La mayoría de las enfermedades que producen un deterioro del sistema nervioso traen aparejadas un deterioro de la memoria, del comportamiento, del funcionamiento psíquico general. Sin embargo, salvo excepciones, conforme la enfermedad avanza, el paciente tiene y sostiene sus características previas de personalidad. Esto significa que el paciente atraviesa una variada gama de grises hasta llegar al cuadro instalado. Mientras atraviesa por estas vicisitudes se conservan sus característicos modos de vincularse, sus clásicos cuestionamientos y, a veces, cierta noción de que está enfrentando una enfermedad progresiva, lo cual genera angustia y no pocos interrogantes.
Una misma enfermedad, en similar estadio, puede ser interpretada, sufrida o temida por un paciente de modo radicalmente distinto uno del otro.
El arte de la medicina no consiste sólo en el saber técnico, en el hábil manejo de las estadísticas, en la capacidad de detectar enfermedades de difícil diagnóstico o en haber leído la última actualización publicada. Debemos tener presentes que una de las principales habilidades médicas, lamentablemente poco consideradas, es la escucha. Escuchar implica tiempo, por supuesto, pero también implica disponibilidad, posibilidad de empatía, paciencia, interés, comprensión. Se hará difícil acceder a la historia personal del paciente si no lo escuchamos, pero antes debemos saber que va a ser difícil el paciente acceda a abrir su intimidad y nos hable de sus vivencias, si no le demostramos que estamos dispuestos a escucharlo, si no percibe cierta invitación e interés en conocerlo. Es difícil que entendamos que un paciente que era cabeza de familia, que tomaba decisiones, ahora sufra porque no puede hacerlo y se resista a aceptar un rol más pasivo. Escuchar, conocer la historia del paciente, no sólo será crucial a la hora de entenderlo. También es una propuesta apasionante. Cuando un paciente empieza a perder lucidez, también empieza a perder en un sentido, su propia historia y, con él, desaparecen anécdotas, penas, amores, ilusiones. Suelo animar a mis pacientes a que escriban su historia, como modo de combate, como modo de resistencia, como modo de volver a vivir y luchar obstinadamente contra su desaparición.

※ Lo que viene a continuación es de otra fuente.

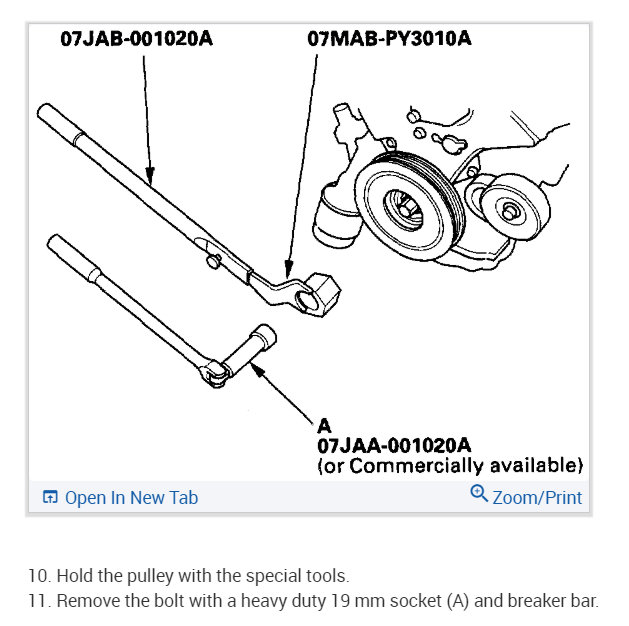 07JAB-001020A
07MAB-PY3010A

A
07JAA-001020A
(or Commercially available)

Open In New Tab
Zoom/Print

10. Hold the pulley with the special tools.
11. Remove the bolt with a heavy duty 19 mm socket (A) and breaker bar.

Como pasó con Anita, esa increíble mujer que en su juventud supo plantarse, y aún hoy se posiciona con dignidad contra lo que ella percibe como un atropello por parte del médico; como pasa con tantos otros, escuchar la historia de vida del paciente, es el modo más humano de empezar a cumplir ese viejo y sabio precepto de la medicina, que indica que el deber del médico es “curar a veces, aliviar a menudo y acompañar siempre”.